Le commissaire put saisir un de ses poignets au col. D’une pression lente, mais sûre, il le tordit derrière le dos du matelot, gronda :
— Bas les pattes !
Julie, les coudes contre le mur, la tête dans les bras repliés, pleurait de plus belle, poussait de faibles cris de détresse.
— Mon Dieu ! Mon Dieu !
— Tu ne veux pas parler, Louis ? martela Maigret en lâchant l’ex-forçat.
— Je n’ai rien à dire.
— Et si je t’arrête ?
— Tant pis !
— Suis-moi !
Julie s’écria :
— Monsieur le commissaire ! Je vous en supplie ! Louis, parle, pour l’amour de Dieu !

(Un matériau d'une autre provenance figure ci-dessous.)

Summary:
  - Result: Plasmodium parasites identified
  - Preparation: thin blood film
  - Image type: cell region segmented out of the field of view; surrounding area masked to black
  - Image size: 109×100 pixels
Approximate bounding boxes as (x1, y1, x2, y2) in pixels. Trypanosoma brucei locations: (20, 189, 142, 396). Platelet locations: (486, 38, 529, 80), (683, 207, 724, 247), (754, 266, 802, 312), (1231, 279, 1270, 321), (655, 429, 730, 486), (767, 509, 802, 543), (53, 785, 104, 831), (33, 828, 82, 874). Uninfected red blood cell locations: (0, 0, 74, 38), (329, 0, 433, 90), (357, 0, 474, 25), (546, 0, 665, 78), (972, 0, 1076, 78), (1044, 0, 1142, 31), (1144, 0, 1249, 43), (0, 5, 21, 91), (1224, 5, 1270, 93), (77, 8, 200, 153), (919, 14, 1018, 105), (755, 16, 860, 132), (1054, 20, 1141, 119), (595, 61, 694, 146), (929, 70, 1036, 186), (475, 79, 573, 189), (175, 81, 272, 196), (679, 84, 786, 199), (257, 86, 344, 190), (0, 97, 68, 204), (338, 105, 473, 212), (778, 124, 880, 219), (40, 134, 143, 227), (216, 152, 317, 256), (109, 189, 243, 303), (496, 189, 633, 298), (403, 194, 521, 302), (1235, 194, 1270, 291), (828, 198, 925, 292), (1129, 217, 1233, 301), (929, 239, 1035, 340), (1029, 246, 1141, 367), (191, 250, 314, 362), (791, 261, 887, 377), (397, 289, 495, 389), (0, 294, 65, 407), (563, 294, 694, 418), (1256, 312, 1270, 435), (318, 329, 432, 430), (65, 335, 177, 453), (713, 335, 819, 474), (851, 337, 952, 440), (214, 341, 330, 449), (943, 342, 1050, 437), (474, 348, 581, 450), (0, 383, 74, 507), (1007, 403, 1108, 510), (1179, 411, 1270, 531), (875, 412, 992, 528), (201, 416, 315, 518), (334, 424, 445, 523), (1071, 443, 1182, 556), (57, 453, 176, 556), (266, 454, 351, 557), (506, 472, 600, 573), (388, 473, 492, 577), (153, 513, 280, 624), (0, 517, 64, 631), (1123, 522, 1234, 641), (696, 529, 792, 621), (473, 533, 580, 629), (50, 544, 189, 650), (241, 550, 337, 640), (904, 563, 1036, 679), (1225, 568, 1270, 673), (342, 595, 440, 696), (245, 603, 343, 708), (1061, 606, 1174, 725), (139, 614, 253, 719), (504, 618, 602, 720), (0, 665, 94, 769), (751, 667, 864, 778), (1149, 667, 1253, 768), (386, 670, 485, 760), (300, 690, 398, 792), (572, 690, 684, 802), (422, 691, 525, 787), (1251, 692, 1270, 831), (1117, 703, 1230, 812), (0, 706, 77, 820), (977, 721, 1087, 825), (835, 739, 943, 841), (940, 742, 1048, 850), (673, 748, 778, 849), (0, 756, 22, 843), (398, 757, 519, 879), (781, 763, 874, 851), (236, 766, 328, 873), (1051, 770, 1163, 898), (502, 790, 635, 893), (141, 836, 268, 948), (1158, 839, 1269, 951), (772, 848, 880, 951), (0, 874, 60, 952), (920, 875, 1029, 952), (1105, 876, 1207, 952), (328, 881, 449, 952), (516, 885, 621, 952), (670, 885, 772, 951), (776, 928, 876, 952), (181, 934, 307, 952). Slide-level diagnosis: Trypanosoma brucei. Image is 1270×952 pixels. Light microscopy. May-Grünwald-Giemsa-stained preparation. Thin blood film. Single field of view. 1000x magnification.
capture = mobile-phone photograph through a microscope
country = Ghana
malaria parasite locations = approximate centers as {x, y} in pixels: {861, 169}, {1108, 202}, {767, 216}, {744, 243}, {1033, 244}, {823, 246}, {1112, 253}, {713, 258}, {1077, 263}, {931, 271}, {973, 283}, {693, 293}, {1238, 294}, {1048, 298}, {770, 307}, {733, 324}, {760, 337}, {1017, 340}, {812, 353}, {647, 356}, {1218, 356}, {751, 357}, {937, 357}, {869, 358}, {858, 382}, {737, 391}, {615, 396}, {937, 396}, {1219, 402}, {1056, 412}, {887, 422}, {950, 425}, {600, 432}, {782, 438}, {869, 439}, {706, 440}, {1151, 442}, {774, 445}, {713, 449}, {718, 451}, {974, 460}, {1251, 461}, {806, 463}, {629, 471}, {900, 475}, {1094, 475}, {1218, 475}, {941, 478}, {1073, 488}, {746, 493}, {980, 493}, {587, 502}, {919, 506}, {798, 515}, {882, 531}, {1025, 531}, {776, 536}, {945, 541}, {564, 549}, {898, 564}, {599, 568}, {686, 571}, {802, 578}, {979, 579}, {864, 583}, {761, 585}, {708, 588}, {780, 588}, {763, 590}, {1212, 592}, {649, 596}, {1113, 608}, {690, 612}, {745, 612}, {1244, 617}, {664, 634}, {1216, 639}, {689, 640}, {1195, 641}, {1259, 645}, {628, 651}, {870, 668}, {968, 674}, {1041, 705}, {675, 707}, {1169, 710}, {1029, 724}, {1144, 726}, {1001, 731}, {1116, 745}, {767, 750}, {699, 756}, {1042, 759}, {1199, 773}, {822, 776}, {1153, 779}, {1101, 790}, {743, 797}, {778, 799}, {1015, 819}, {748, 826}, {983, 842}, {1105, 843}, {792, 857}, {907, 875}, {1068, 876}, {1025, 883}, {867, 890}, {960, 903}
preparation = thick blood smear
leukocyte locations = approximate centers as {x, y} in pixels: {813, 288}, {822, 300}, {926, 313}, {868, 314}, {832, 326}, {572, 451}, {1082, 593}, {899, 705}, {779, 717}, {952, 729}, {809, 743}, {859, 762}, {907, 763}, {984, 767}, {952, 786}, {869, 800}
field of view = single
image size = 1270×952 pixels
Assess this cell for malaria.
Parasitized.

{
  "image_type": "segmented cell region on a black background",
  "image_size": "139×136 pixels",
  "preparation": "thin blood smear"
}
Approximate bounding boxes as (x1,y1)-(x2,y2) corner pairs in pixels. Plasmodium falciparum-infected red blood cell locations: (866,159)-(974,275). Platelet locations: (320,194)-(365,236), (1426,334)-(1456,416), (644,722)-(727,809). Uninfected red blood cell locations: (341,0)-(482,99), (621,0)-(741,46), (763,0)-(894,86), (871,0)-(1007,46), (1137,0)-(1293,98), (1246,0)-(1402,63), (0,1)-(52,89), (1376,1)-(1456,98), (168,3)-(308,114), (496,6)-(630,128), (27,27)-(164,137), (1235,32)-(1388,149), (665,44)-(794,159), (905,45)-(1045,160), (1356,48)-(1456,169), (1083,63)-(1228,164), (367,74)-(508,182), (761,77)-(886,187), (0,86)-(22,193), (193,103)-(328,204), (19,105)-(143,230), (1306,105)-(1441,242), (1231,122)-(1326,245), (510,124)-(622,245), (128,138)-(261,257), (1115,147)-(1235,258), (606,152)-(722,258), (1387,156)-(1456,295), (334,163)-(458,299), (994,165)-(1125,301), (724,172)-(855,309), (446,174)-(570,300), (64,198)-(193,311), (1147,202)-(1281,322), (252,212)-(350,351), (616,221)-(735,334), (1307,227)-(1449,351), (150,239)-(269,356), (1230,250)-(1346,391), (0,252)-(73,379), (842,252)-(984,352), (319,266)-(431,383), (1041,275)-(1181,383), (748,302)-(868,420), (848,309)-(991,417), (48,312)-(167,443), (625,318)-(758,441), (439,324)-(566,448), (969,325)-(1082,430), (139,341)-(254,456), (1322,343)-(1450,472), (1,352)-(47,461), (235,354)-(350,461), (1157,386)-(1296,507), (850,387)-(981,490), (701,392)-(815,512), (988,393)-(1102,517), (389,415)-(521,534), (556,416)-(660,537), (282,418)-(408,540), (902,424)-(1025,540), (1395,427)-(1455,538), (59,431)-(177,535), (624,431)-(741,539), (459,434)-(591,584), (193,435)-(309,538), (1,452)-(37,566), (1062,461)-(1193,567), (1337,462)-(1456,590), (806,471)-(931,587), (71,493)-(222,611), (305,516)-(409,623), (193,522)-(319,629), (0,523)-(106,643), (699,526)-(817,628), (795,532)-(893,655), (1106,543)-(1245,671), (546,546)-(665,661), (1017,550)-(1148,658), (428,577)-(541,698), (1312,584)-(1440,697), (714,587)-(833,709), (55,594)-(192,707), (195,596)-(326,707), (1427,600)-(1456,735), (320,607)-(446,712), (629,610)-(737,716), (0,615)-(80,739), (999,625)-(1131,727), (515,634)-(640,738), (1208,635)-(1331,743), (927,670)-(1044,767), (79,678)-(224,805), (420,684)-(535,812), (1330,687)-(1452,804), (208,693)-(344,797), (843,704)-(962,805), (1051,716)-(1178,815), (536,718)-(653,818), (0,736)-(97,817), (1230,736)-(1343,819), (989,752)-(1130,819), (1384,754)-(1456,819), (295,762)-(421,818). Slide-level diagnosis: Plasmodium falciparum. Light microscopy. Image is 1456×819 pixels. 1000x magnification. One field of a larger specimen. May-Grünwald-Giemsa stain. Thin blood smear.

Ils étaient déjà à la porte vitrée de la cuisine. Grand-Louis se retourna, le visage tout rouge, les yeux brillants, avec une moue indescriptible. Il tendit une main vers l’épaule de sa sœur.
— Lilie, je te jure…
— Lâche-moi !
Il hésita, fit un pas vers le corridor, se retourna encore.
— Écoute…
— Non ! Non, va-t’en !
Alors il traîna ses pieds derrière Maigret, s’arrêta sur le seuil, fut tenté de se retourner, mais résista. La porte se referma sur eux. Ils n’avaient pas fait cinq pas dans la bourrasque qu’elle s’ouvrait, qu’on voyait la forme claire de la jeune fille, qu’on entendait appeler :
— Louis !
Trop tard. Les deux hommes marchaient dans la nuit, droit devant eux.
Une rafale de pluie les détrempa en l’espace de quelques secondes. On ne voyait rien, pas même les limites de l’écluse. Pourtant une voix appela dans l’ombre, au-dessous d’eux :
— C’est toi, Louis ?
C’était Lannec, à bord du Saint-Michel. Il avait entendu des pas. Il passait la tête par l’écoutille. Il devait savoir que le marin n’était pas seul, car il prononça très vite, en bas breton :
— Saute sur le gaillard d’avant et on file !
Maigret, qui avait compris, attendait, incapable de savoir, dans l’ombre, où commençait le Saint-Michel et où il finissait, ne voyant de son compagnon qu’une masse hésitante dont la pluie faisait luire les épaules.